O verdadeiro amor não pode mesmo ser datado. Nem de ontem, nem de hoje e nem de amanhã. Como o sentimento que existiu entre o pai e eu. Ou o que existe entre o filho e eu. O amor dos amigos nunca é de agora, ele precede o encontro. Por isso tive a impressão de reconhecer João no dia em que o conheci.

IV
A vocação do amigo é a paz

Ana tira mais um bilhete da pasta azul.

Se você diz que me ama, prove.
Impossível, as provas são para os atletas, e não para aqueles que se amam e nada mais.

Lendo este diálogo, ela ri.
Não pôde rir no dia em que João enviou o bilhete para insinuar que o amor não requer provas. Fez isso por ter ouvido Ana repetir que ia embora de São Paulo “só para dar ao marido uma prova de amor”.
Os atletas são os atletas, diz ela agora para si mesma, olhando da janela a disputa pela bola, o futebol de praia.
Nada a ver com o que ocorria entre João e eu. Ele sempre achava melhor empatar do que vencer.

V

O amigo escuta

– Por que você gosta dele? Eu nunca soube e nem agora saberia responder. João também não seria capaz de explicar por quê .
Para eles, a questão não fazia sentido. Podia um afirmar que apreciava isso ou aquilo no outro, mas a verdadeira razão era ignorada pelos dois.
O fato é que havia grande afinidade. O conselho de um era tão acertado para o outro que um mais confiava no outro do que em si mesmo.
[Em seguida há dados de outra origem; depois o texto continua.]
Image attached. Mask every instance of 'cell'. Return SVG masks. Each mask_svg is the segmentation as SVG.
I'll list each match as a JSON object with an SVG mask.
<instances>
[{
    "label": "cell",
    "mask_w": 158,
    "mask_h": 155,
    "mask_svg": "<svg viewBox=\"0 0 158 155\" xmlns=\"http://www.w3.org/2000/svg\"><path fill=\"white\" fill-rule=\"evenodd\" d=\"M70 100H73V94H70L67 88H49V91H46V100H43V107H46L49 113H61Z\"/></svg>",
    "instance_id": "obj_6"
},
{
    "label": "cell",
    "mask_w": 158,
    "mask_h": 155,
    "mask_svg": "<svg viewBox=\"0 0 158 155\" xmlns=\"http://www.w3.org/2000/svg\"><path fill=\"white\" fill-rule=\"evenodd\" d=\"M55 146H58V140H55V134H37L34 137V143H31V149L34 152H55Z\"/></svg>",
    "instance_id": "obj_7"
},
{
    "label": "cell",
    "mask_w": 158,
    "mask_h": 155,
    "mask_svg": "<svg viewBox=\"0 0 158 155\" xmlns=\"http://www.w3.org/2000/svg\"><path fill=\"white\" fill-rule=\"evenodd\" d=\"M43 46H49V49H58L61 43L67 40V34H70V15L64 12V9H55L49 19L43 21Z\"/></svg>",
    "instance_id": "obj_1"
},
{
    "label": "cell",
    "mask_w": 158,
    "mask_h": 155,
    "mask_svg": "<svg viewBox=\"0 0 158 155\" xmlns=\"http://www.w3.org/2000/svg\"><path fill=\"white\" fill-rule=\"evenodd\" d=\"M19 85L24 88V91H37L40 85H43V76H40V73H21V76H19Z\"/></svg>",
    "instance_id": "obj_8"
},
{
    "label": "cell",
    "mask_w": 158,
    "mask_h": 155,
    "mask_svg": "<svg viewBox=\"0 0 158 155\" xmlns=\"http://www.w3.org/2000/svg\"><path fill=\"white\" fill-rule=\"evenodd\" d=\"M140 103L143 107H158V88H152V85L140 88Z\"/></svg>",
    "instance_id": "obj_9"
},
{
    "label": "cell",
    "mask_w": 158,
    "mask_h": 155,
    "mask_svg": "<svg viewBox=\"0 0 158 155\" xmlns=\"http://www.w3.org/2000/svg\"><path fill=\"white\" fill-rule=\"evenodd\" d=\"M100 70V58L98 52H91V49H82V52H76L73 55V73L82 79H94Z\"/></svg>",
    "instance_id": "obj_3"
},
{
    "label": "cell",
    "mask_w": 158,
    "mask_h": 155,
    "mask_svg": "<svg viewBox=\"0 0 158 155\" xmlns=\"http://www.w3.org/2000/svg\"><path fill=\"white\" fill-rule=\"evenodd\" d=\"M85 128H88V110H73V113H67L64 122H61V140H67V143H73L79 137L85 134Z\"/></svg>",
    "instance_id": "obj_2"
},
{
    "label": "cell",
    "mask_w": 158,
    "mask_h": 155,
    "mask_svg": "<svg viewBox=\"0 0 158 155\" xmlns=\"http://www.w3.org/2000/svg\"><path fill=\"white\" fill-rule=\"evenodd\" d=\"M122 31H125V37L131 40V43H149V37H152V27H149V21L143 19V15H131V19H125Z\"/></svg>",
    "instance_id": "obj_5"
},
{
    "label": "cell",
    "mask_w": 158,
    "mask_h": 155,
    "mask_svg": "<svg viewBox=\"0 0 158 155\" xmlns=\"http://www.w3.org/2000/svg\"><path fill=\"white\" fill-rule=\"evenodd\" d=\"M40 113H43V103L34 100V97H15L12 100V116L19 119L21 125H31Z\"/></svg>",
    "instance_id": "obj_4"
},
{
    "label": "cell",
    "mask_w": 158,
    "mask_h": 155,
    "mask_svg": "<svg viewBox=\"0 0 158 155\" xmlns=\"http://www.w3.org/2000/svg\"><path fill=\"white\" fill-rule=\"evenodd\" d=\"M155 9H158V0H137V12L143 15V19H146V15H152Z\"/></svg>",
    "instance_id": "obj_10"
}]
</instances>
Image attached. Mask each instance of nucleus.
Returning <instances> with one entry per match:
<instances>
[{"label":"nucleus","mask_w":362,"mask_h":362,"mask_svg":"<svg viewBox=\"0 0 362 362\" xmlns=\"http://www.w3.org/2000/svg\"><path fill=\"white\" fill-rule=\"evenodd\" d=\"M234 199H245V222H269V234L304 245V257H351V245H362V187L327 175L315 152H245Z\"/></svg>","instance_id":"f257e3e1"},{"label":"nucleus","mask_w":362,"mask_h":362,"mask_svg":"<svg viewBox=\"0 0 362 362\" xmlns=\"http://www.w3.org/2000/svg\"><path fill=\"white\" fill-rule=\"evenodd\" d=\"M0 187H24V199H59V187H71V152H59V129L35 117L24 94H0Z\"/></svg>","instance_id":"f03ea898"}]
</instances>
E, além do conselho certeiro, havia a liberdade de falar sem medo. Diga, insistia ele, sempre que ela hesitava em contar o que a atormentava. E daí, simplesmente por dizer, ela descobria uma saída. Porque João a escutava, Ana se ouvia.

VII

O amor vale a pena

Paciência, repete Ana, antes de ver no vaso, até então vazio, um buquê de brincos-de-princesa. Surpreendida, ela fecha os olhos, cerrando as pálpebras.
Por que enxerga flores onde não há? Pergunta e conclui que não é dona de si.
– Ora, diz a libélula, depois de se sacudir e pousar na borda saliente do vaso. – Quem pode, em sã consciência, dizer que é dono de si? Julieta acaso deixa Romeu porque ele é filho do maior inimigo do seu pai? Ela é da família Capuleto, ele da família Montéquio…
– E eu com isso? Com Julieta, protesta Ana, olhando os olhos multifacetados da libélula, que continua:
– Romeu também não teve dúvidas. Quando a amada pediu que trocasse de nome para se casar, ele renegou o pai e a mãe: “Me chama de meu amor e eu estarei rebatizado”.
– Bonito.
– É por isso que vale a pena não esquecer.
– Não esquecer o quê, ora?
– Que o amor vale a pena.

X

A morte é uma estrela invisível

A morte ensina que hoje está, amanhã ninguém sabe. Dança para celebrar a vida e para celebrar a morte que, não deixando perder tempo, não deixa perder a vida. Ela cega quem tem medo e ilumina quem não tem. Não brilha e não é visível, mas é uma estrela porque faz achar o caminho. Quem dela não se esquece não se engana. Sabe para onde deve ir. A morte é uma estrela invisível.